Von Nintendo rase ich zu Sony, weil heute und nur heute, eine sagenhafte Tech-Demo auf der PS3 zu sehen sein soll. Also Kamerateam organisiert und ab zu Sony. Bis ich das Team getroffen und Pressemann Guido aufgetrieben habe, ist es 10 Minuten nach 11 und damit 10 Minuten nach Terminvereinbarung. Also quasi mega-pünktlich. Bloss war die Demo fest auf 11 terminiert und grade rum, sagt Guido. Ob wir um halb eins oder gegen 17 Uhr noch mal… Ein Moment, in dem ich kurz überlege, ob ich mal die Fassung verlieren soll. Vielleicht hat man es mir angesehen, auf jeden Fall kann Guido spontan den vorführenden Kollegen zu einer exklusiven Vorführung überreden. Puh… Gezeigt wird eine Anwendung, mit der die PS3 für Grid-Computing genutzt werden kann. Ähnlich wie die Seti at home-Geschichten kann diese Anwendung im Hintergrund Gutes tun. Nämlich in der Krebsforschung tätig sein und Proteine auf Molekularebene untersuchen. Wo ein PC 20 Jahre benötigen würde, soll es die PS3 dank Cell Prozessor in einem Jahr schaffen, sagt Sony.

■ **Vorliegende Zeilen**:
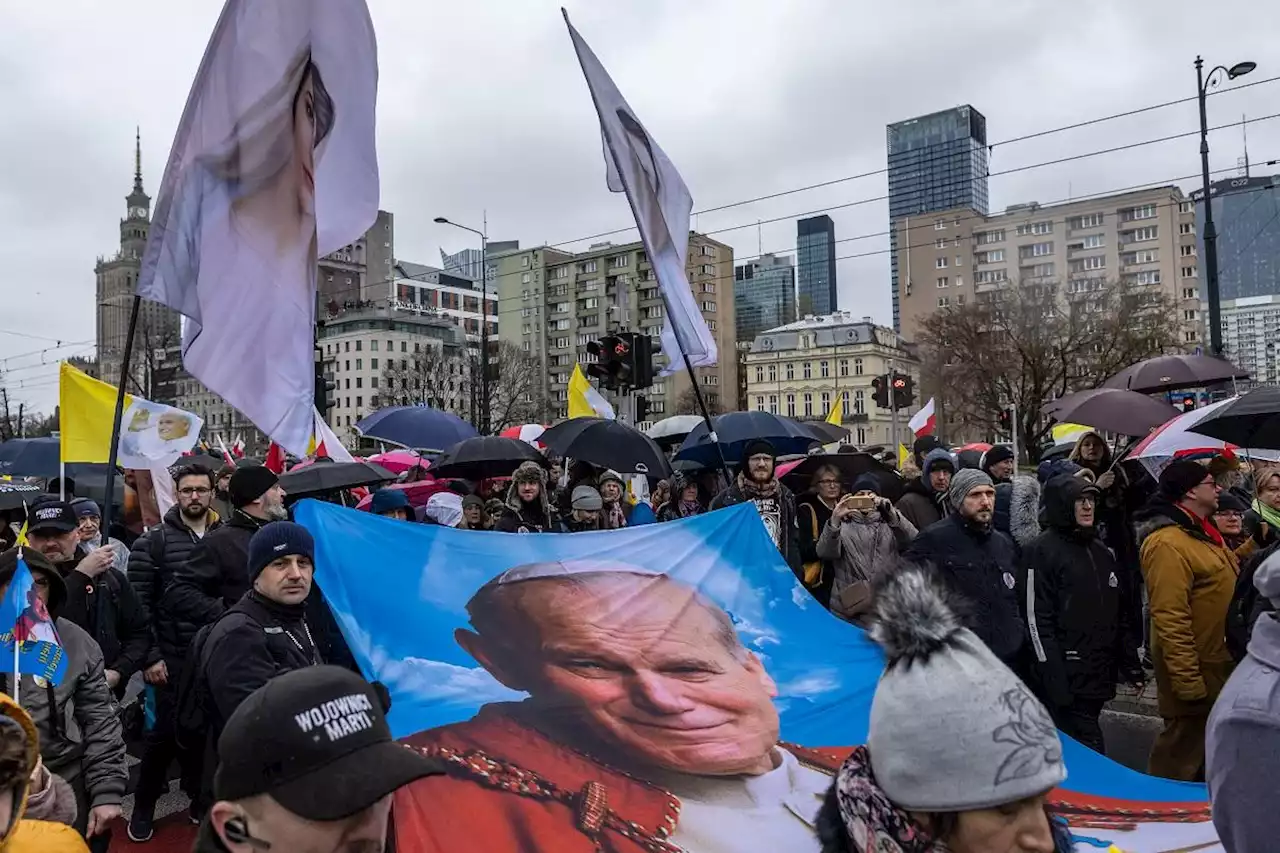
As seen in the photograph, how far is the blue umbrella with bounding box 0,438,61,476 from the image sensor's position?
11.7 meters

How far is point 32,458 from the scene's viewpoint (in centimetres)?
1218

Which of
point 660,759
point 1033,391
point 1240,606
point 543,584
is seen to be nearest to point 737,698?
point 660,759

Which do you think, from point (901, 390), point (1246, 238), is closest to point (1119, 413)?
point (901, 390)

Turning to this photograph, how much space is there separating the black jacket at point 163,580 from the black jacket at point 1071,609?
477 cm

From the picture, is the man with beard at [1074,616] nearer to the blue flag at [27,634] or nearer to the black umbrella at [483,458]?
the blue flag at [27,634]

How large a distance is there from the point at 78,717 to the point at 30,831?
1.61m

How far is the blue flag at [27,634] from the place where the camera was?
11.4 feet

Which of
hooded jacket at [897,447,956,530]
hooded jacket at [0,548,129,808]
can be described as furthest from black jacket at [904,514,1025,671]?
hooded jacket at [0,548,129,808]

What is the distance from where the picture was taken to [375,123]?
4.80m

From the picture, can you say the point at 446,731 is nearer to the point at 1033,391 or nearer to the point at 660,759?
the point at 660,759

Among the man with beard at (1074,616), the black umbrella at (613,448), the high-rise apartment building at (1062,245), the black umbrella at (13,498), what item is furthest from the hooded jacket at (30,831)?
the high-rise apartment building at (1062,245)

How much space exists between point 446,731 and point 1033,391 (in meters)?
36.7

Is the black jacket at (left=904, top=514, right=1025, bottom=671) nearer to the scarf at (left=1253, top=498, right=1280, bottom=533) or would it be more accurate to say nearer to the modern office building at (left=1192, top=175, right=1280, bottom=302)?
the scarf at (left=1253, top=498, right=1280, bottom=533)

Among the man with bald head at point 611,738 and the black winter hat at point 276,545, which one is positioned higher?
the black winter hat at point 276,545
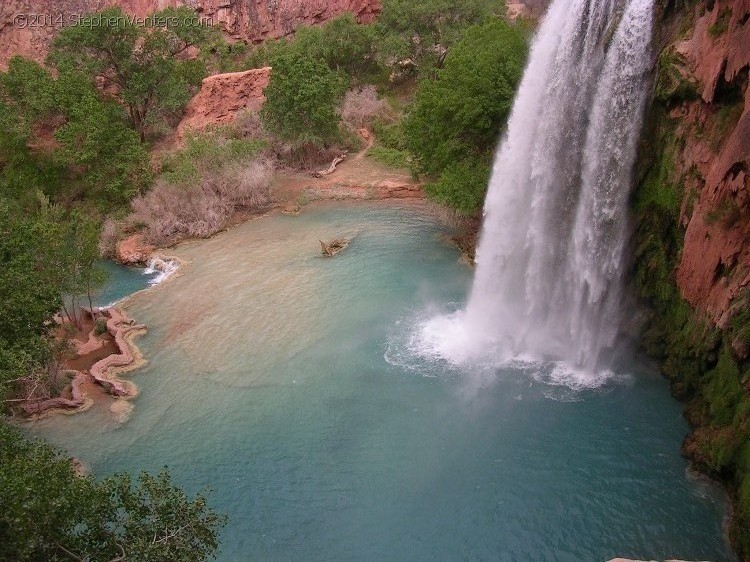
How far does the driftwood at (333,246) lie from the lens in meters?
23.3

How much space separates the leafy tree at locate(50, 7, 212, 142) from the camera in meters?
30.8

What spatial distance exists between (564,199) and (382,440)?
27.3 ft

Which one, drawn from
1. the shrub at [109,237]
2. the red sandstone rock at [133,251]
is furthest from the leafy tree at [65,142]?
the red sandstone rock at [133,251]

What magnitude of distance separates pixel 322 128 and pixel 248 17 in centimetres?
1603

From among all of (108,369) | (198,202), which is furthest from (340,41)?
(108,369)

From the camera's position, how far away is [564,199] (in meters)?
17.2

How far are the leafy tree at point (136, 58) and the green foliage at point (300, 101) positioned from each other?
578 cm

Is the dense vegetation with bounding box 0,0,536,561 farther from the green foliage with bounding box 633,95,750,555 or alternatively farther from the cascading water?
the green foliage with bounding box 633,95,750,555

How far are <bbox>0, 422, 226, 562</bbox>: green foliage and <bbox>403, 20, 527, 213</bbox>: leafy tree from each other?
14.9m

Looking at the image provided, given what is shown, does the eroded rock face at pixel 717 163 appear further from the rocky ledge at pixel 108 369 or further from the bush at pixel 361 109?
the bush at pixel 361 109

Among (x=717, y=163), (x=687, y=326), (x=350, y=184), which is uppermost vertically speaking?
(x=717, y=163)

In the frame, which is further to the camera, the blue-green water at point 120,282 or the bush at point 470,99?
the blue-green water at point 120,282

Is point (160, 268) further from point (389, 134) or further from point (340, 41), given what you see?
point (340, 41)

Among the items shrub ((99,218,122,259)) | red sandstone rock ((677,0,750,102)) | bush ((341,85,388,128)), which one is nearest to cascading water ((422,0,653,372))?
red sandstone rock ((677,0,750,102))
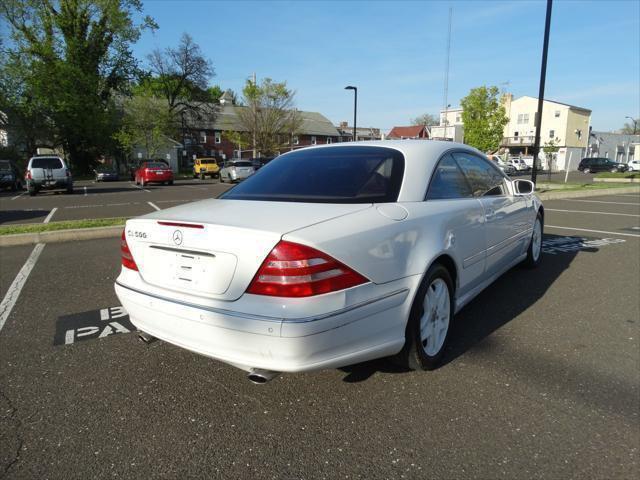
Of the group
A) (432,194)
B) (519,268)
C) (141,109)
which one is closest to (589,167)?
(141,109)

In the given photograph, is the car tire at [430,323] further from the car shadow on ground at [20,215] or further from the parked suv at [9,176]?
the parked suv at [9,176]

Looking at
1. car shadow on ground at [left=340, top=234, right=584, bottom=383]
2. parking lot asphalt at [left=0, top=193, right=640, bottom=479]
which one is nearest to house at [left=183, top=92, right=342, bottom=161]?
car shadow on ground at [left=340, top=234, right=584, bottom=383]

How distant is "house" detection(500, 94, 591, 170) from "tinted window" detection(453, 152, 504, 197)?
2499 inches

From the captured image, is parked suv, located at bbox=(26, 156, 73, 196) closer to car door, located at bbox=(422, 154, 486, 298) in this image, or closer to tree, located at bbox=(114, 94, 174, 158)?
car door, located at bbox=(422, 154, 486, 298)

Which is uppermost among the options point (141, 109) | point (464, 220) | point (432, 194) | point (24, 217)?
point (141, 109)

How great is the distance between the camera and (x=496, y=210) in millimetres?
4047

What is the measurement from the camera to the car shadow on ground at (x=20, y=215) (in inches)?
438

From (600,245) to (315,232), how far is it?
6991 mm

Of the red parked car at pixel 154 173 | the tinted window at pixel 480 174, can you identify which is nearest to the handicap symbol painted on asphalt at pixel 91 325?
the tinted window at pixel 480 174

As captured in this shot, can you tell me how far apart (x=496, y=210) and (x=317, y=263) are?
248cm

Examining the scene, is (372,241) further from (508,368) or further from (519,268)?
(519,268)

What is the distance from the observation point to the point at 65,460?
2.20 meters

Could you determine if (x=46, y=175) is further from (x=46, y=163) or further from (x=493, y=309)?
(x=493, y=309)

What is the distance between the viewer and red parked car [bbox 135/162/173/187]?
1014 inches
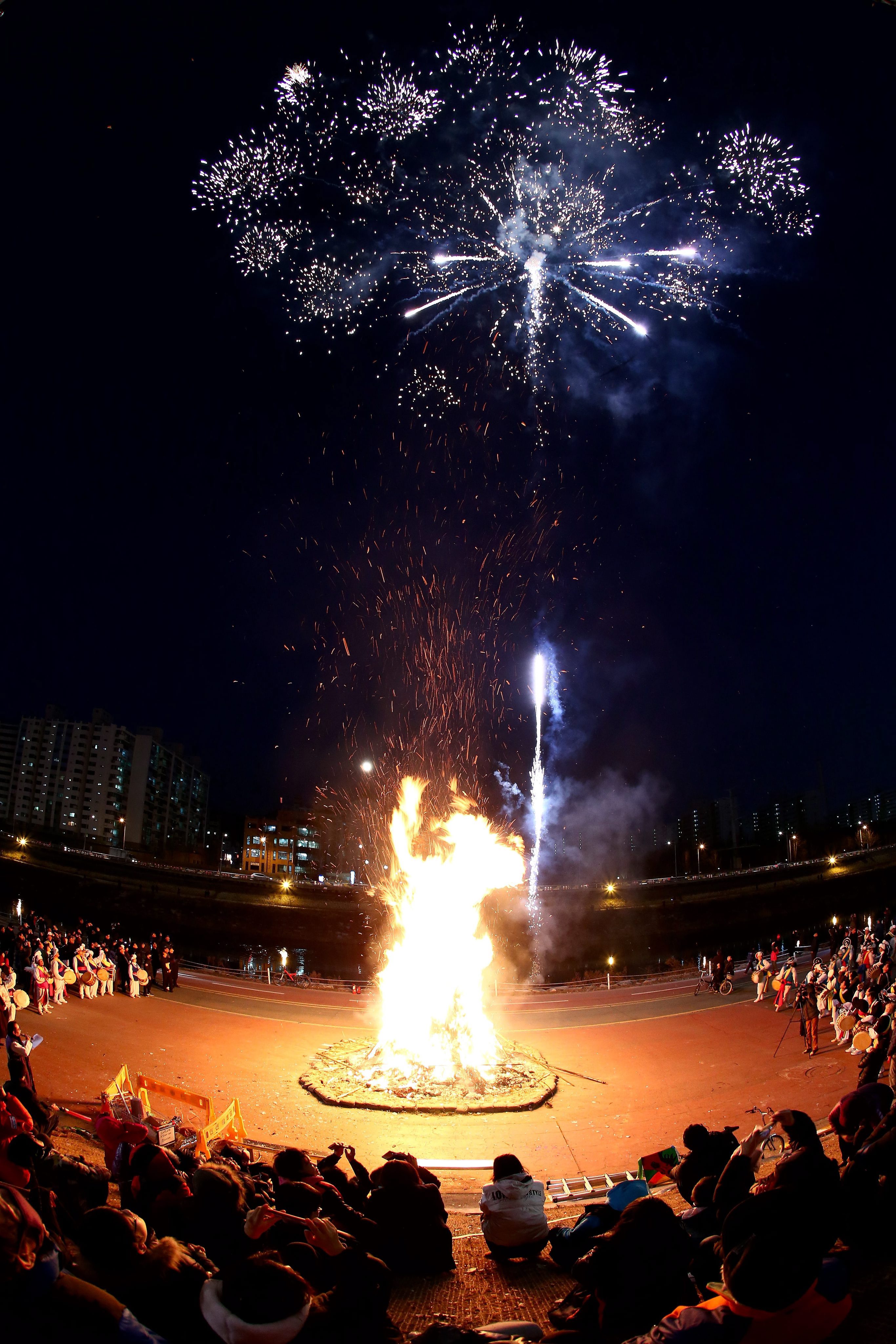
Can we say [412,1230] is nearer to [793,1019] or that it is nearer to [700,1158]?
[700,1158]

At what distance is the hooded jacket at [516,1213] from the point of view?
625 cm

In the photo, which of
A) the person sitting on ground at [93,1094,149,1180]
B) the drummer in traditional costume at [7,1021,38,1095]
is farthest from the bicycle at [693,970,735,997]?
the drummer in traditional costume at [7,1021,38,1095]

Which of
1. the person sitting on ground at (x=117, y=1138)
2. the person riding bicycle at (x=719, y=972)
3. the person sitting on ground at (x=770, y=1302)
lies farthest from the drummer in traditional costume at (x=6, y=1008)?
the person riding bicycle at (x=719, y=972)

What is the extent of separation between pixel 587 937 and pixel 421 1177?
6403 cm

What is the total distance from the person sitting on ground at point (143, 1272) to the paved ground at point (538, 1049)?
22.4 feet

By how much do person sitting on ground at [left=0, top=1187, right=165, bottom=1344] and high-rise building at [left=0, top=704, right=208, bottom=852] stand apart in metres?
141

■ **Zu bearbeitende Aufgaben**:
(1) Beantworten Sie anhand des Textes über die PS3-Tech-Demo folgende Fragen:
(a) Auf welche Uhrzeit war die Demo fest terminiert?
(b) Wofür kann die PS3 mit der gezeigten Anwendung genutzt werden?
(c) Wie viele Jahre würde ein PC laut Sony für die Aufgabe benötigen?
(2) Übersetzen Sie diesen Satz aus dem Text über die PS3-Tech-Demo ins Englische: „Gezeigt wird eine Anwendung, mit der die PS3 für Grid-Computing genutzt werden kann.“

■ **Antworten je Aufgabe**:
(1)
(a) Auf 11 Uhr.
(b) Für Grid-Computing.
(c) 20 Jahre.

(2) What is shown is an application that allows the PS3 to be used for grid computing.